>> Begin EXCERPTED PASSAGE

Studio album by Roddy Woomble
- Released: 21 March 2011
- Recorded: An Tobar, Isle of Mull, 2010
- Genre: Folk
- Label: Greenvoe Records
- Producer: Roddy Woomble

Roddy Woomble chronology
| Before the Ruin (2008) | The Impossible Song & Other Songs (2011) | Listen to Keep (2012) |

= The Impossible Song & Other Songs =

The Impossible Song & Other Songs is the third solo album by folk musician and Idlewild vocalist Roddy Woomble, released on 21 March 2011 on Greenvoe Records.

The album's artwork is by author and illustrator Mairi Hedderwick, noted for her series of children's books featuring Katie Morag.

The album entered the UK album chart at #73.

==Background and recording==
In the spring of 2008, Woomble moved to the Isle of Mull with his wife, Ailidh Lennon. Woomble notes: "We moved to Mull for the space, for the environment, but it's actually been the people that have been so important. My wife has family there. At first I knew no one at all, but the songs I've written have definitely been shaped by the people I've met. Sometimes I think it's odd how these songs came together quite quickly, then I think, well maybe it's not been quick at all, maybe it's taken me 34 years to get here and I just didn't realise it."

The album was recorded over four months at Mull's local arts centre, An Tobar, with Woomble enlisting thirteen musicians to assist in recording. Former Idlewild bassist Gavin Fox appears throughout the album, alongside Phil Cunningham, Lau's Aidan O'Rourke and Michael Marra.

==Track listing==
All songs written by Woomble/Maclean, unless otherwise noted.
1. "A New Day Has Begun" (Woomble/Maclean/Jones)
2. "Make Something Out of What it's Worth"
3. "Work Like You Can"

>> End EXCERPTED PASSAGE
>> Begin EXTRACTED ENTRIES

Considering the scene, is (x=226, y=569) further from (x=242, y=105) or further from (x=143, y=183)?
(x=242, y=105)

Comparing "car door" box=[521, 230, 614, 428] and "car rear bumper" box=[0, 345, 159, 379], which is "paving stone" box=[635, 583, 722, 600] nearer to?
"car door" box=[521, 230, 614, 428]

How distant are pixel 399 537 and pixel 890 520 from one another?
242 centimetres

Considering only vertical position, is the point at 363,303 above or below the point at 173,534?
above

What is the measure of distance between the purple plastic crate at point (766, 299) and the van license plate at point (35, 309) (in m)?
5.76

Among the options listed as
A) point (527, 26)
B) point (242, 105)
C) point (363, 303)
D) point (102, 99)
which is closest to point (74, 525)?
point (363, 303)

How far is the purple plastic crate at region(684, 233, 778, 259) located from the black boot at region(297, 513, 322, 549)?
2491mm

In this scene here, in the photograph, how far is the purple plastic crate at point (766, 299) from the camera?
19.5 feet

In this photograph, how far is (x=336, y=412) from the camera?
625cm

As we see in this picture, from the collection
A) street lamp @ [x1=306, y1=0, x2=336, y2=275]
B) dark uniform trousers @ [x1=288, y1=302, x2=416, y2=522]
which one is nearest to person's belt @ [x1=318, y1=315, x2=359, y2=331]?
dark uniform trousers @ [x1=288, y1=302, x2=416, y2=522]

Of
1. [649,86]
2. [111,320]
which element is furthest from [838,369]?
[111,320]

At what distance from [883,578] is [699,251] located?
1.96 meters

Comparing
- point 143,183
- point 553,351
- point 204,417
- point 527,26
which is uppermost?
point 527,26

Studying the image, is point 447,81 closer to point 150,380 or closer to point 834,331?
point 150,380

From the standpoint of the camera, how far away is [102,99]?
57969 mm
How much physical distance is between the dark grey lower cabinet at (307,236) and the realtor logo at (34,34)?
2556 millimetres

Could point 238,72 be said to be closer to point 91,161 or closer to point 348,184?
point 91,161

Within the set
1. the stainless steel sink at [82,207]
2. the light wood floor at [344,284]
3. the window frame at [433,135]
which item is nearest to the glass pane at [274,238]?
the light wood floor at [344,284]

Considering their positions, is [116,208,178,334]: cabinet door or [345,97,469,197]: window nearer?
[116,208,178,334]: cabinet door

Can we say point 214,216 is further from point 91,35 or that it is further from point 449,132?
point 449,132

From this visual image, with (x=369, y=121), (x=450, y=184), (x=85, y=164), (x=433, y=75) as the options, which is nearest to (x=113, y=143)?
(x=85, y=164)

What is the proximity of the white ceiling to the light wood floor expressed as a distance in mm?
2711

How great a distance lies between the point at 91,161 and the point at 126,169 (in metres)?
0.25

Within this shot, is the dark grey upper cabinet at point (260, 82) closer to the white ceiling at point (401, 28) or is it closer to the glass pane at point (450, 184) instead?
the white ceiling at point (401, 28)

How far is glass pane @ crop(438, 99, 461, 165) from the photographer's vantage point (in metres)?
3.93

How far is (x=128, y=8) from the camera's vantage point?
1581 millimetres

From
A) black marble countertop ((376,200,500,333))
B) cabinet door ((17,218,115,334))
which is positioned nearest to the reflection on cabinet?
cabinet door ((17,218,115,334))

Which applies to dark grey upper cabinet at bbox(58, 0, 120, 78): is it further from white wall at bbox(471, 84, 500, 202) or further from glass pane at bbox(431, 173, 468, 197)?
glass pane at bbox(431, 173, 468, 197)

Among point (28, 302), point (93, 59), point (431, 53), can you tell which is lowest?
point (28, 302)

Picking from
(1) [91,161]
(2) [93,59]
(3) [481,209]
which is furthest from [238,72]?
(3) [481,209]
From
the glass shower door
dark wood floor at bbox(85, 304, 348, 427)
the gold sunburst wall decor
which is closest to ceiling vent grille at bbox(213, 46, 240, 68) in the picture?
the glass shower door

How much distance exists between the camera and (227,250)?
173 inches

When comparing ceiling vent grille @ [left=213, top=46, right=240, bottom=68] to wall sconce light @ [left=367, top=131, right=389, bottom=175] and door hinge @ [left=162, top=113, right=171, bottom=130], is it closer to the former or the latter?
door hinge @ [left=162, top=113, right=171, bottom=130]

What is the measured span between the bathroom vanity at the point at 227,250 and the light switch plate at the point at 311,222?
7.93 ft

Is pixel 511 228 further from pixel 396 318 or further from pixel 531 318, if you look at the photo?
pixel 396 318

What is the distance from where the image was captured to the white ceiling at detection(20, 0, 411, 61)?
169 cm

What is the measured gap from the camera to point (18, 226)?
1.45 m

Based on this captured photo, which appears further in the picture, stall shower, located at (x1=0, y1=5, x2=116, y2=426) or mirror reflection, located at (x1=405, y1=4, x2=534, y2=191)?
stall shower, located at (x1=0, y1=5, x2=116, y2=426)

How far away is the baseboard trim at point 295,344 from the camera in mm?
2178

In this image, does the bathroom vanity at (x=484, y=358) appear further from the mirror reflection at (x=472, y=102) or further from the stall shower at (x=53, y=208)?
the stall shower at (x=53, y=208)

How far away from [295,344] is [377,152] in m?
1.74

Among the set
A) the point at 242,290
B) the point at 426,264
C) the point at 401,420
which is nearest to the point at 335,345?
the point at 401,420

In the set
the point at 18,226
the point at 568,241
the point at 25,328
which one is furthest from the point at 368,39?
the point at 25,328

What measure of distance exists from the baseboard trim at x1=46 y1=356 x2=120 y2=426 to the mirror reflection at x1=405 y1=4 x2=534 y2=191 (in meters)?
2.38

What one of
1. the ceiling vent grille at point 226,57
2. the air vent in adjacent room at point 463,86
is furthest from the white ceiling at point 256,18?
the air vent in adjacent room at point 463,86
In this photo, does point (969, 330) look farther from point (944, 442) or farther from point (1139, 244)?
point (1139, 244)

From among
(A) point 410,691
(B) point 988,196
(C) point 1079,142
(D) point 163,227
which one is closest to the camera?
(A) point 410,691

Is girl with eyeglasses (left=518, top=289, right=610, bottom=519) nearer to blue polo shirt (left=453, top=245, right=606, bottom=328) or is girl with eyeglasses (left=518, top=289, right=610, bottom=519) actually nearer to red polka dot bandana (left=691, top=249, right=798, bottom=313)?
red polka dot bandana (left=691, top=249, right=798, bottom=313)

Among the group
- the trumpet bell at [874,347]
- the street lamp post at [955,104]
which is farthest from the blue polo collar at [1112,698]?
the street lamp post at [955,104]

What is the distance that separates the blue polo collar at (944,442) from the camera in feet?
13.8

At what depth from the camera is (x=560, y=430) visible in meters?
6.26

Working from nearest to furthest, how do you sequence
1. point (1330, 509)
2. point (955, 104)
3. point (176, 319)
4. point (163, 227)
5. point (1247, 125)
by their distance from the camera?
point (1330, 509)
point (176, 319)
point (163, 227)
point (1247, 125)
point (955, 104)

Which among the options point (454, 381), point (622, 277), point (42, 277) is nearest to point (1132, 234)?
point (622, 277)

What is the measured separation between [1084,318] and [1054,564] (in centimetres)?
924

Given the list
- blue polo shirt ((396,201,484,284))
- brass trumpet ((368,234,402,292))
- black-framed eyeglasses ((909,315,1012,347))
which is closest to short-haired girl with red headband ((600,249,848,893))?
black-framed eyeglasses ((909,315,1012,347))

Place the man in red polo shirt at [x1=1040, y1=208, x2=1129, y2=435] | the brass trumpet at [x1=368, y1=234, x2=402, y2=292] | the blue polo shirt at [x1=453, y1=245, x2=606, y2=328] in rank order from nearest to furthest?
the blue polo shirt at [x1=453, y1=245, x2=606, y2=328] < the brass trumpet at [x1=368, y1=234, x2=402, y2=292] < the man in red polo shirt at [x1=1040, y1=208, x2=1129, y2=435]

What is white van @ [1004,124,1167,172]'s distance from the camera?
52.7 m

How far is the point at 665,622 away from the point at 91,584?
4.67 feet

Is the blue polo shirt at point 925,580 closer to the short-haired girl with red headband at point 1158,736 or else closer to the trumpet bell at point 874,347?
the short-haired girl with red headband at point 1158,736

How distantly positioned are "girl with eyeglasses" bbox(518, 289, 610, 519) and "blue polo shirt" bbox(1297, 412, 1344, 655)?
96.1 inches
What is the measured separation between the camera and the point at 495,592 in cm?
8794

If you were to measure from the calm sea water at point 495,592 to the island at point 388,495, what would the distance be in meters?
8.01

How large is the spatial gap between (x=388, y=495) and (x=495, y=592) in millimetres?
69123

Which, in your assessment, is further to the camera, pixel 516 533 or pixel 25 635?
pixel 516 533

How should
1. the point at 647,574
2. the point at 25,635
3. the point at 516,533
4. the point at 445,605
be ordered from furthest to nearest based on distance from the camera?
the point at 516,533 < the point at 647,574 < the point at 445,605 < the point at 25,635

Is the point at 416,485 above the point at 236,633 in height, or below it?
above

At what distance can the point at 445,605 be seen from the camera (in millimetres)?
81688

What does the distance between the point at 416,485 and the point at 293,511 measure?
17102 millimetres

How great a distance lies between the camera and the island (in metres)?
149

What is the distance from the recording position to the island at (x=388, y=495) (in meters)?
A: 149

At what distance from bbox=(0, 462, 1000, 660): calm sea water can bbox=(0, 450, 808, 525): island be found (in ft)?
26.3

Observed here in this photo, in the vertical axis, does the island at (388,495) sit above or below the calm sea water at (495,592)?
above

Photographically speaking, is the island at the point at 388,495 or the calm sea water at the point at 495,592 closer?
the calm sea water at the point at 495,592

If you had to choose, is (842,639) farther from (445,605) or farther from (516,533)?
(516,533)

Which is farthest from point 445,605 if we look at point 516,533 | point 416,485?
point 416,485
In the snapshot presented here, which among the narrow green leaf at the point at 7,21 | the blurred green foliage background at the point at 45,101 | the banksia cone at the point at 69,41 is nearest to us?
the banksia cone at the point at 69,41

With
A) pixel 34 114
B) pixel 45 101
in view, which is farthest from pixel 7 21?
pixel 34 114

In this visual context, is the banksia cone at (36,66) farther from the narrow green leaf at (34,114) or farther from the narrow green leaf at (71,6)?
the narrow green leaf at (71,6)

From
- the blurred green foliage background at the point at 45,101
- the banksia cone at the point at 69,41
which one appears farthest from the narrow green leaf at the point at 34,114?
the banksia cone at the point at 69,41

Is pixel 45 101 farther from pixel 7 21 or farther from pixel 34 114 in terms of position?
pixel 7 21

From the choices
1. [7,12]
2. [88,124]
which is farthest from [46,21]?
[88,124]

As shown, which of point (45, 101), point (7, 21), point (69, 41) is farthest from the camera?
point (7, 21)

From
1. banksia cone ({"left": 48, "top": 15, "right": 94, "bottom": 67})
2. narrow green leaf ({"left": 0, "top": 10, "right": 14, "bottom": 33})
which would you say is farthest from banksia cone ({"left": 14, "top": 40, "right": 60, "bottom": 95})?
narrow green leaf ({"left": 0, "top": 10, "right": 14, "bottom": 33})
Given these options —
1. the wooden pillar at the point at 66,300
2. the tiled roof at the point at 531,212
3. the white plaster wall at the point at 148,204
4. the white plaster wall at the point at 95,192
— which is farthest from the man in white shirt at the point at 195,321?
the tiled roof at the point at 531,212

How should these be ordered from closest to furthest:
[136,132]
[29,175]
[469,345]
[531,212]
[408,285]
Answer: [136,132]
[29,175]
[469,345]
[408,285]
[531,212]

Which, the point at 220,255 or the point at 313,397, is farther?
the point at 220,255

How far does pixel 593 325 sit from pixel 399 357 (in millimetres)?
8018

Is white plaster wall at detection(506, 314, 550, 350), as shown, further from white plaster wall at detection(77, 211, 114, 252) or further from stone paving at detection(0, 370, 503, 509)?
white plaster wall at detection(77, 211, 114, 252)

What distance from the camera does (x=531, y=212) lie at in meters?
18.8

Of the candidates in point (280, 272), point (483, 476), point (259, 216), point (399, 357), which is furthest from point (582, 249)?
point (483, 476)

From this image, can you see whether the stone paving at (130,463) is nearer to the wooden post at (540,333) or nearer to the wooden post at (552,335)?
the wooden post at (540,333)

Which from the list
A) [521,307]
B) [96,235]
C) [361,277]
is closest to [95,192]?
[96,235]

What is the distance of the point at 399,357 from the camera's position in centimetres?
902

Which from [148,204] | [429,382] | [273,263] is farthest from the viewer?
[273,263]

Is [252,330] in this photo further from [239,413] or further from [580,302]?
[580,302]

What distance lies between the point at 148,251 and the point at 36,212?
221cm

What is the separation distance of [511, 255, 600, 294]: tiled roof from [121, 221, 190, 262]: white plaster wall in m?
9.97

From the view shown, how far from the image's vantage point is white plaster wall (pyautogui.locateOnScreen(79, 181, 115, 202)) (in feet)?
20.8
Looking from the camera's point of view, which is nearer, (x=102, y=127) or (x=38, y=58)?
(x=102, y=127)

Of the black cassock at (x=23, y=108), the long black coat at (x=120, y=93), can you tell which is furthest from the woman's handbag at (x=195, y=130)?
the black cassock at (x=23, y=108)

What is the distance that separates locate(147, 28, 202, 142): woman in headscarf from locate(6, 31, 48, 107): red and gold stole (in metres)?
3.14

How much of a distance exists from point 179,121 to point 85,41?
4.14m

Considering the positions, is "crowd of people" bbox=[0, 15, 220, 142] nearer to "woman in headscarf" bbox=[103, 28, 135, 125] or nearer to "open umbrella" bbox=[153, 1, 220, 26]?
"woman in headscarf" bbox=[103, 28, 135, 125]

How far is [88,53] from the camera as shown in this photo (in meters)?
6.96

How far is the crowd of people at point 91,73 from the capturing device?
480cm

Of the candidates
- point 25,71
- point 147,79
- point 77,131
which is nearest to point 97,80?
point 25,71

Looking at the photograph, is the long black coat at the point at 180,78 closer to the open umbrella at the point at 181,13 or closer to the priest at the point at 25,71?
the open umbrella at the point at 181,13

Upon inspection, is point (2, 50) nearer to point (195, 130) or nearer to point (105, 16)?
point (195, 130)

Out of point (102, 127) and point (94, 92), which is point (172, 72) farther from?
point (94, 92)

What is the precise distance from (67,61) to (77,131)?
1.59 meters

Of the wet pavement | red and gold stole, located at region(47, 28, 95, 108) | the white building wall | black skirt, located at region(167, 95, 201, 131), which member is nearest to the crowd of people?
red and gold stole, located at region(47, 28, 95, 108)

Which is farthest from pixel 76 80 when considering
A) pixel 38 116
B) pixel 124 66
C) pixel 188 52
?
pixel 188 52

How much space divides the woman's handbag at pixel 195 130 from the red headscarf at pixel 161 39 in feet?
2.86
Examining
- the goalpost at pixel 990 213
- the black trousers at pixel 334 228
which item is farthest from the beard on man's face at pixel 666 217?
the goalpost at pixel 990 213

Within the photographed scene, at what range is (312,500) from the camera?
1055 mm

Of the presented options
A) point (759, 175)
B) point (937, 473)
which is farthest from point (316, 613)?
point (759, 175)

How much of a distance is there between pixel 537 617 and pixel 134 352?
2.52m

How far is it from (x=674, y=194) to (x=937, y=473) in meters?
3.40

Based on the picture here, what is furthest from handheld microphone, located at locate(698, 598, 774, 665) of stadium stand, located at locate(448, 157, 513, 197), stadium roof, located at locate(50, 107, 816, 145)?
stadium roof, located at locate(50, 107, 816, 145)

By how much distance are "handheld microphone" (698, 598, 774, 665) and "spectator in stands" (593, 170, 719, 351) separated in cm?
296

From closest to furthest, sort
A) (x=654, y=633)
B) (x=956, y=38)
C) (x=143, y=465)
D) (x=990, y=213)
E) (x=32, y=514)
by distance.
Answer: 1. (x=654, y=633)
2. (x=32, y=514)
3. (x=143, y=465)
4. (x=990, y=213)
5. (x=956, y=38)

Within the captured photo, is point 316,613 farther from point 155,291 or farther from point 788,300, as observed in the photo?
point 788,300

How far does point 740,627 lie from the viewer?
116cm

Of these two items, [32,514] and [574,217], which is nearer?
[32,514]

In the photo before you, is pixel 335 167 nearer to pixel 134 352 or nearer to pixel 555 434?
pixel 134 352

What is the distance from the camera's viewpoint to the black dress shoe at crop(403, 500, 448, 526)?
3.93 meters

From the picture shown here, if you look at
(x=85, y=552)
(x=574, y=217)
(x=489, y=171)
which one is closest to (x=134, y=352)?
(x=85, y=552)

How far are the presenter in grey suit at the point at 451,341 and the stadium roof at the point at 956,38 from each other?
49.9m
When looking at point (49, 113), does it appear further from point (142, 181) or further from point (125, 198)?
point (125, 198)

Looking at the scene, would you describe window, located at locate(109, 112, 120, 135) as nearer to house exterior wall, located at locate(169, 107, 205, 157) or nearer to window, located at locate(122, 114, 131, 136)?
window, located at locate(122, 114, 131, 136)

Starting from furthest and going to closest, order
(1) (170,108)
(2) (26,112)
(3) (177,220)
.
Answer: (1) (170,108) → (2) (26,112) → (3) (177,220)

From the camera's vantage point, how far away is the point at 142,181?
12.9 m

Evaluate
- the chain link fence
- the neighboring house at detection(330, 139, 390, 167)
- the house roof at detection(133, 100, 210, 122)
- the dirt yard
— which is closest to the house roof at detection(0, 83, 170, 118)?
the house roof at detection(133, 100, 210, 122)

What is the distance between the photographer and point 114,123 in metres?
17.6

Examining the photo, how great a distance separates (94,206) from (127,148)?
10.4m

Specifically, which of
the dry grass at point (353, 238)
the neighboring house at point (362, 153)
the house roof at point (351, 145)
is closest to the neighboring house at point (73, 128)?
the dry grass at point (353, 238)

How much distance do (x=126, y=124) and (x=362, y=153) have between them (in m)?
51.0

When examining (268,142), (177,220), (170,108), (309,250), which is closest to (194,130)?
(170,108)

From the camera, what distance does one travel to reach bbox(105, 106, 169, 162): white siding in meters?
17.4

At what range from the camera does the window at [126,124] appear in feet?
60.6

>> End EXTRACTED ENTRIES

#### INSTRUCTIONS:
#1 Please reproduce word for word the part of the article on The Impossible Song & Other Songs that opens with the words containing "The album entered" and closes with "and Michael Marra.".
#2 Answer these questions from the article on The Impossible Song & Other Songs.
(a) Who created the album's artwork?
(b) In what season and year did Woomble move to the Isle of Mull?
(c) How many musicians did Woomble enlist to help record the album?

#### TASK-BY-TASK RESULTS:
#1
The album entered the UK album chart at #73.

==Background and recording==
In the spring of 2008, Woomble moved to the Isle of Mull with his wife, Ailidh Lennon. Woomble notes: "We moved to Mull for the space, for the environment, but it's actually been the people that have been so important. My wife has family there. At first I knew no one at all, but the songs I've written have definitely been shaped by the people I've met. Sometimes I think it's odd how these songs came together quite quickly, then I think, well maybe it's not been quick at all, maybe it's taken me 34 years to get here and I just didn't realise it."

The album was recorded over four months at Mull's local arts centre, An Tobar, with Woomble enlisting thirteen musicians to assist in recording. Former Idlewild bassist Gavin Fox appears throughout the album, alongside Phil Cunningham, Lau's Aidan O'Rourke and Michael Marra.

#2
(a) Mairi Hedderwick
(b) The spring of 2008
(c) Thirteen